Concerning what is actually true, Mahony asserts that “true believers often moralize about the importance of facts and insist they’re the only ones who are ‘reality based.’” They may however, actually confuse facts with facts with assumptions, beliefs, conjecture, and opinion. When an incorrect assumption is taken as fact anything extrapolated from that assumption – no matter how “logical” it may sound – is wrong because the foundational assumption is wrong. Mahony further suggests that “[t]rue believers haunt any subject: science, religion, health, history, economics, politics.” They do not feel restricted by any particular “political affiliation, ideology, culture, gender, age, metaphysical belief system, or education level.”
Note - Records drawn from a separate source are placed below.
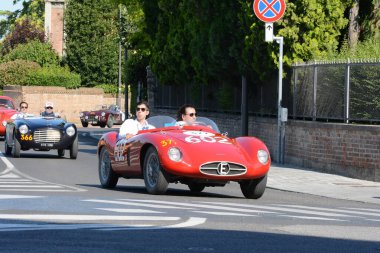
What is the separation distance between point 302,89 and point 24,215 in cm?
1802

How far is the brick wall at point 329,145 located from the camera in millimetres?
25203

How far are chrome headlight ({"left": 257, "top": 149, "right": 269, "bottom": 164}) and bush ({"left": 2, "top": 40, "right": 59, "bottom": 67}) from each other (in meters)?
74.5

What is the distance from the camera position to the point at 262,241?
35.2 feet

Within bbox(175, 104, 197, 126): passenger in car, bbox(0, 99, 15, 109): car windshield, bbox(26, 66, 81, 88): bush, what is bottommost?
bbox(0, 99, 15, 109): car windshield

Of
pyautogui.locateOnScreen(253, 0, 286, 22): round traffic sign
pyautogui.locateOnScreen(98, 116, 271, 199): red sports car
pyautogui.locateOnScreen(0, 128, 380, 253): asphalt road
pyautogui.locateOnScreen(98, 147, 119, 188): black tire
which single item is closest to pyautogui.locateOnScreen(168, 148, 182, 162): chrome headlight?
pyautogui.locateOnScreen(98, 116, 271, 199): red sports car

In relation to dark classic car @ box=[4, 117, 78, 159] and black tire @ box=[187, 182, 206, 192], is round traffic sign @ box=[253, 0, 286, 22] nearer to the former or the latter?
dark classic car @ box=[4, 117, 78, 159]

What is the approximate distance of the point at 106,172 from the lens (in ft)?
66.5

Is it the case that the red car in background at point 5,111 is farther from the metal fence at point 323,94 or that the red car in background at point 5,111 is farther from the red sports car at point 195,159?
the red sports car at point 195,159

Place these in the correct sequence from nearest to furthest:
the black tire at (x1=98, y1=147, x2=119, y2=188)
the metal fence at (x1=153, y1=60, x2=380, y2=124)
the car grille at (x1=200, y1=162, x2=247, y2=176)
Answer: the car grille at (x1=200, y1=162, x2=247, y2=176) < the black tire at (x1=98, y1=147, x2=119, y2=188) < the metal fence at (x1=153, y1=60, x2=380, y2=124)

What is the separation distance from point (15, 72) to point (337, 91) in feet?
202

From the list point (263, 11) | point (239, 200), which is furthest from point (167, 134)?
point (263, 11)

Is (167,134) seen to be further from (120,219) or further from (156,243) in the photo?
(156,243)

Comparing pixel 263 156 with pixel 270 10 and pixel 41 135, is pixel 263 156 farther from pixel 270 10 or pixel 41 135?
pixel 41 135

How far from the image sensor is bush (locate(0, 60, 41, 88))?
86.6 m
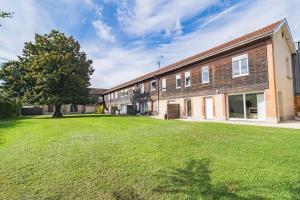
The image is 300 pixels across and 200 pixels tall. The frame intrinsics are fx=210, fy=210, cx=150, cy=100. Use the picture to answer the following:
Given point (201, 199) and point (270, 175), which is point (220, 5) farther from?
point (201, 199)

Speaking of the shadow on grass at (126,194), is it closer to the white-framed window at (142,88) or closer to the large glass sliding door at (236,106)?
the large glass sliding door at (236,106)

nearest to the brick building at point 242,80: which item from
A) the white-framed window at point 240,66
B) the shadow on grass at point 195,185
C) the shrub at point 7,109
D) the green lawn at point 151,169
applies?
the white-framed window at point 240,66

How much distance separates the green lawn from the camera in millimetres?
4238

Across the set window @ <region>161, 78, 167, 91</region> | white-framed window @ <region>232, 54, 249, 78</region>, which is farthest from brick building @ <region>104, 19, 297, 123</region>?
window @ <region>161, 78, 167, 91</region>

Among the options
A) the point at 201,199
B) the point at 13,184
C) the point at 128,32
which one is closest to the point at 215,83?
the point at 128,32

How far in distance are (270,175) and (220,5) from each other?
41.2 ft

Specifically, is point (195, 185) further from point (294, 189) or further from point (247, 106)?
point (247, 106)

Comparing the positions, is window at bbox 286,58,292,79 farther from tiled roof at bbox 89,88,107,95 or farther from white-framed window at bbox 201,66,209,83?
tiled roof at bbox 89,88,107,95

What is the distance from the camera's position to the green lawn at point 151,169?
13.9 feet

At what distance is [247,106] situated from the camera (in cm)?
1498

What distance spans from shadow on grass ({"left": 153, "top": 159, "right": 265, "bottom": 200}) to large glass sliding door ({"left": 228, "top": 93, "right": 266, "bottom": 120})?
34.5 feet

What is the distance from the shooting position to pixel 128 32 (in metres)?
19.3

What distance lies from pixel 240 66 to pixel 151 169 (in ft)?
→ 42.2

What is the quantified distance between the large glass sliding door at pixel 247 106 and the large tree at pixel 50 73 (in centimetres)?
1771
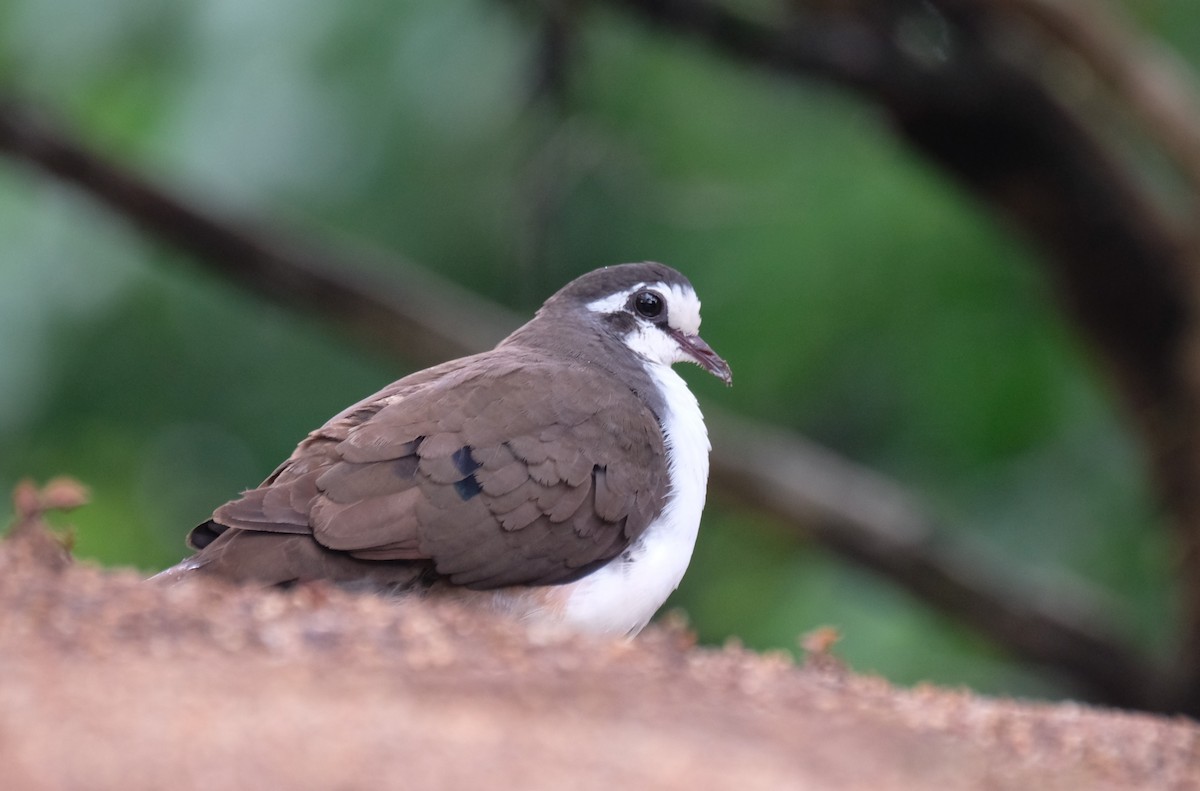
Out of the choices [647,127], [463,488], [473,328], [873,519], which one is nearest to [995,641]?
[873,519]

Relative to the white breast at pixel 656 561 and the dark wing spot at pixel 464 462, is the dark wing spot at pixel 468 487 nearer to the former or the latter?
the dark wing spot at pixel 464 462

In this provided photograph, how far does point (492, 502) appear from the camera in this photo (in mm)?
4910

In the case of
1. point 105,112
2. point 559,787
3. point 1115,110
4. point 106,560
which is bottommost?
point 106,560

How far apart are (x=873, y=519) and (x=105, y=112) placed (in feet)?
21.8

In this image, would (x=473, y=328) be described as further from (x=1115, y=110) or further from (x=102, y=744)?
(x=102, y=744)

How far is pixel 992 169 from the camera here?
959 cm

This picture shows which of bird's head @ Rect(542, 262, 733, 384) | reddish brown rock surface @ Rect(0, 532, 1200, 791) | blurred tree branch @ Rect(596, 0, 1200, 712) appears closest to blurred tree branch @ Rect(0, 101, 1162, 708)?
blurred tree branch @ Rect(596, 0, 1200, 712)

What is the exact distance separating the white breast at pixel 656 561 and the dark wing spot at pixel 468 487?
0.44m

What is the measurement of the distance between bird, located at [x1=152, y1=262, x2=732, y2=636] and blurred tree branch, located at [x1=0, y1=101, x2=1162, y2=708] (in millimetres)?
4095

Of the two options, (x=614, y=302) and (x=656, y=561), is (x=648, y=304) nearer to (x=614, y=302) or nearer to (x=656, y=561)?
(x=614, y=302)

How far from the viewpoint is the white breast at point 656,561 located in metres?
5.06

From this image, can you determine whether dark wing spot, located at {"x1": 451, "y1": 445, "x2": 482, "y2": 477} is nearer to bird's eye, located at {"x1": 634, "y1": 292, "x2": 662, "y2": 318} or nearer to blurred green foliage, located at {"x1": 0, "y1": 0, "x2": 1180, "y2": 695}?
bird's eye, located at {"x1": 634, "y1": 292, "x2": 662, "y2": 318}

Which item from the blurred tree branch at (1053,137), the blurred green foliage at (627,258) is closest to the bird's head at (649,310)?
the blurred tree branch at (1053,137)

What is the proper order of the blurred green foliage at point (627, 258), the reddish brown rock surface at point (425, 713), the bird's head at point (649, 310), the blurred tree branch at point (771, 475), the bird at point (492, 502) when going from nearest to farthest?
the reddish brown rock surface at point (425, 713), the bird at point (492, 502), the bird's head at point (649, 310), the blurred tree branch at point (771, 475), the blurred green foliage at point (627, 258)
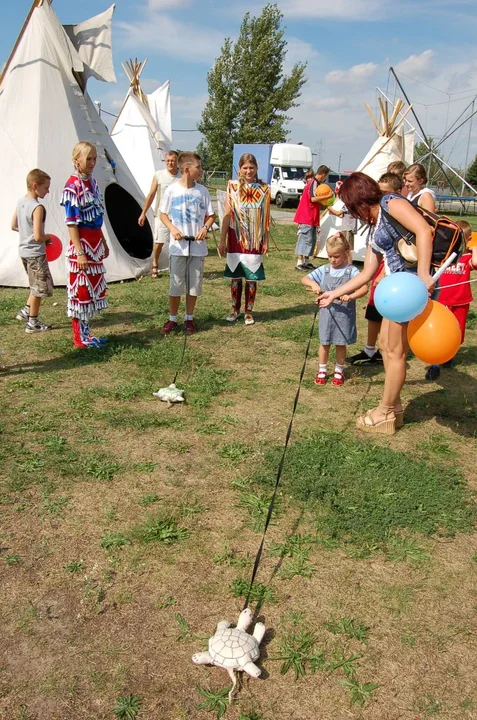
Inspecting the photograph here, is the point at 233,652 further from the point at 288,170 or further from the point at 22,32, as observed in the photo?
the point at 288,170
Who, then, according to Mahony, is able to rebuff the true believers? The open-minded skeptics who, with real facts on their side, lead by example and live honestly and compassionately. Joining together in this way, he encourages us to believe that truth eventually prevails.
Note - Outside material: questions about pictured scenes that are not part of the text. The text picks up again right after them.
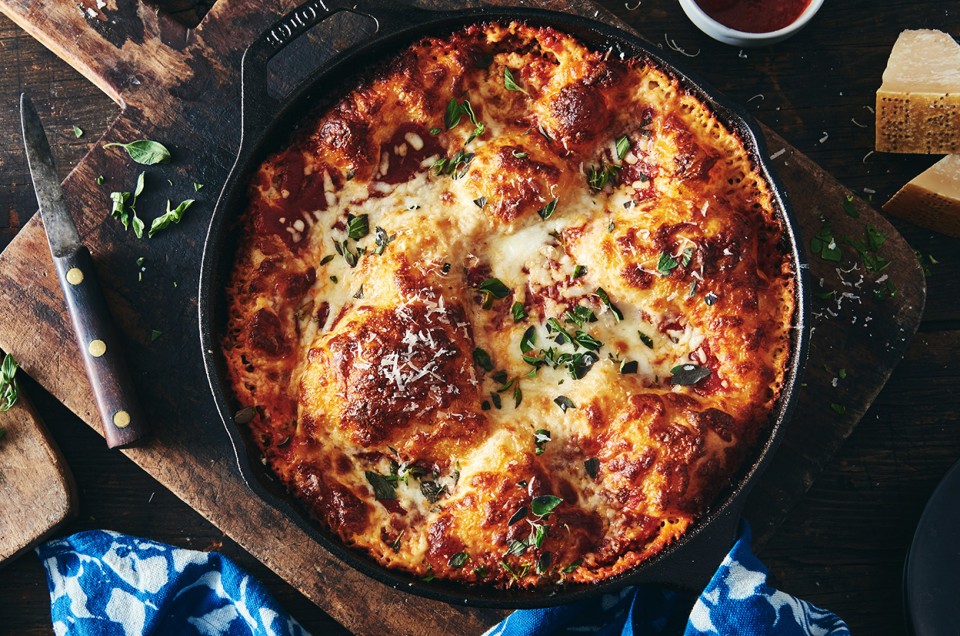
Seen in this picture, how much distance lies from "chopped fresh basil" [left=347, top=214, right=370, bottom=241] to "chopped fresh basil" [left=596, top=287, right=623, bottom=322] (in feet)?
2.57

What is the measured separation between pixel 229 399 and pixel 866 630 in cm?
250

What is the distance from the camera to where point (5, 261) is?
3098 millimetres

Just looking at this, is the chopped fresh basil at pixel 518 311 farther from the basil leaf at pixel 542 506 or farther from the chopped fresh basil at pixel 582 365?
the basil leaf at pixel 542 506

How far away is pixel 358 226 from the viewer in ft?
8.85

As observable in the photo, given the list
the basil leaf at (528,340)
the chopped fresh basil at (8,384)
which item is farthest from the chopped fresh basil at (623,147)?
the chopped fresh basil at (8,384)

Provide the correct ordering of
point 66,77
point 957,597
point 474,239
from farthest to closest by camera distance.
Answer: point 66,77
point 957,597
point 474,239

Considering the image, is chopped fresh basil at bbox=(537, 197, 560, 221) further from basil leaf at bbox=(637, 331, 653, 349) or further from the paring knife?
the paring knife

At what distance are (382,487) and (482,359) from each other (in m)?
0.51

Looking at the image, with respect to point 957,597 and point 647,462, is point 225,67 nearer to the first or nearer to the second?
point 647,462

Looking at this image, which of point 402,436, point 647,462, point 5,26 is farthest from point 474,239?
point 5,26

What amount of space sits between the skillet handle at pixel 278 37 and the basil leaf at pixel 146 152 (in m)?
0.58

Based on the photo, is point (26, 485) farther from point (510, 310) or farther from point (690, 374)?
point (690, 374)

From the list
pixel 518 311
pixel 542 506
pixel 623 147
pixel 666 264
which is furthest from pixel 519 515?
pixel 623 147

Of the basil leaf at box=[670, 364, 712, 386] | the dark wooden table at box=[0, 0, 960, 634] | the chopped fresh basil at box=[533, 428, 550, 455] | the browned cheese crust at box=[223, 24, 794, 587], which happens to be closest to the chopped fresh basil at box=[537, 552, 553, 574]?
the browned cheese crust at box=[223, 24, 794, 587]
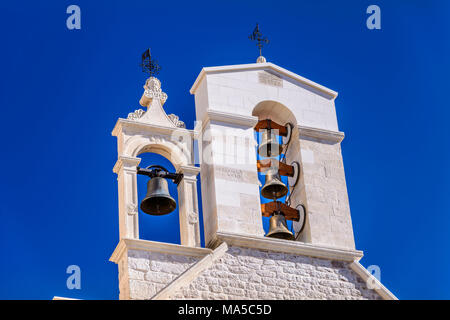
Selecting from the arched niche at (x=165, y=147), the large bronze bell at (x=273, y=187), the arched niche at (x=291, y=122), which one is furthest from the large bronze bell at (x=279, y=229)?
the arched niche at (x=165, y=147)

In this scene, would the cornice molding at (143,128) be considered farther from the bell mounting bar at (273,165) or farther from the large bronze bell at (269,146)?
the large bronze bell at (269,146)

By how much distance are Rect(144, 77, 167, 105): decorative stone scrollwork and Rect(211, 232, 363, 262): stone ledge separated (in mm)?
3040

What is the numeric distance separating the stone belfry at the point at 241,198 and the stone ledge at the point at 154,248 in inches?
0.6

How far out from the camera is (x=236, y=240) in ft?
66.5

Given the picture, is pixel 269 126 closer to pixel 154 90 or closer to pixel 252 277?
pixel 154 90

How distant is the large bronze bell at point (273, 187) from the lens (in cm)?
2195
In the Golden Calf story as today, we are vulnerable to the fear of being abandoned by our leaders – political and spiritual. We, too, long for meaningful relationships which elevate our lives because they connected us to a vibrant, supporting whole that is greater than its parts. Secure in a shared mutuality of caring and responsibility, we can mindfully develop our ability to draw closer to one another instead of inflaming and abandoning one another out of our insecurities. Not as “true believers,” but as believers in truth, we can invite inclusivity, allow for diversity, advocate for connection over disconnection, pursue acceptance over judgment, and manifest love to overcome baseless hatred. This is the most concrete evidence that the d/Divine dwells here on earth.